So I started meditating. It was one of those stop and start things for me. I would sit and try to meditate, only to find myself unable to or that I’d be done in like two minutes. And you know what? I was ok with that. My teacher actually told us to start with two minutes of breathing and see where we’d go from there.
So I did. Step by tiny step, I learned to meditate. Before I knew it I was under for an hour and a half at a time. And I felt some of my exhaustion lifting.
I opened myself up to meeting my spirit guides and guardians. Whomever wanted to show up. I met an arabian horse named Alexis first and foremost. She is lovely. Flea-bitten grey with deep limpid brown eyes. Full of love and snark. Reminds me of me now. But then I was just grateful to have the validation that I really wasn’t alone. That beings on the energetic/spiritual plane really were there and helping me.
I got to know her pretty well. She helped me take care of certain pieces of myself. My seven year old especially loved spending time with her in a lovely quiet field. They’d play for a bit and then lie in the grass and just enjoy the peace and healing.
This allowed me to dissociate in a completely new way. I was no longer stepping out of myself into an unknown place. I was stepping aside inside myself and finding peace and healing. Which would have struck me as strange, but by this point, I was used to how odd things could be inside me.
I met a black cat named Calyx. Who is also very loving and snarky. She would help me clean wounds. You know, cat saliva and all that. She would help clear up the oozing areas and supply healing and companionship.

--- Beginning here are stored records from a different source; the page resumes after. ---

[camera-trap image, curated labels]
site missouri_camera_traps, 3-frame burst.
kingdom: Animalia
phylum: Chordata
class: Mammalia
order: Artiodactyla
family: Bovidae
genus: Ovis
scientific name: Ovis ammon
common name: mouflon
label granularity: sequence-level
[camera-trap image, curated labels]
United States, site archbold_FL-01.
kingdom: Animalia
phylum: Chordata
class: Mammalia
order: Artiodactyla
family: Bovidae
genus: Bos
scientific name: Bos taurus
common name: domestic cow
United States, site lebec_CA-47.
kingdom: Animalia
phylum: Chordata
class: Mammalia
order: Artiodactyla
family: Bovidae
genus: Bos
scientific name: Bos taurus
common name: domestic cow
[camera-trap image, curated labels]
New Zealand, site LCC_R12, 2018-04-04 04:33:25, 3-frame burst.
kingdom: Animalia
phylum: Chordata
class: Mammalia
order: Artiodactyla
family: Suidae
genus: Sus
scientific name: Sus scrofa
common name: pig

I also met many people on the spiritual/energetic plane that were not there to help me move forward. One, I know her only as the muse of silence, helped me keep my mouth shut. I had to dismiss her before I could truly start to speak. I also met my demon. The one assigned to me. I began to recognize moments in my life where his presence had greatly affected me. I became very desirous to protect myself from such an influence.
I became as picky about people on these other planes as I am about humans. And the beauty of this experiences was that now I had a whole network of supporters, teachers, protectors, guides, guardians, archangels, etc. to get to know. So I started to get to know them. And they taught me many things I needed to know.